If you’d like to confirm that your code actually changed something in the environment, you’d create an integration test. An integration test actually goes out and reads whatever item your code was supposed to have changed and compares that value against an expected value. If your code was meant to create a VM, an integration test actually executes your code and then immediately confirms that the VM was created in the correct manner.

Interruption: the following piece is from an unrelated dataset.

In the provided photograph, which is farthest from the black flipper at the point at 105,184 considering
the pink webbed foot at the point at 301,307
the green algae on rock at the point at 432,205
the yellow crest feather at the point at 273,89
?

Getting more granular is a unit test, which confirms correct code execution. It is not aware of the environment at all. A unit test confirms that the code ran as you expected it to run. Whether it actually changed anything in the environment is up to the integration test. A unit test confirms your code attempted to create that file in an expected path, that VM with a particular name, or that local user account with a certain description. Unit tests ensure the code you expect to run executes and follows the pattern you intend it to.

It hasn’t been until recently that system administrators and DevOps professionals have needed to define these types of tests in traditional scripting languages. But nowadays, some of this scripting code has become just as important as the production code it supports. This has led to lots of newer testing frameworks. In the Windows ecosystem, that scripting language testing framework is Pester.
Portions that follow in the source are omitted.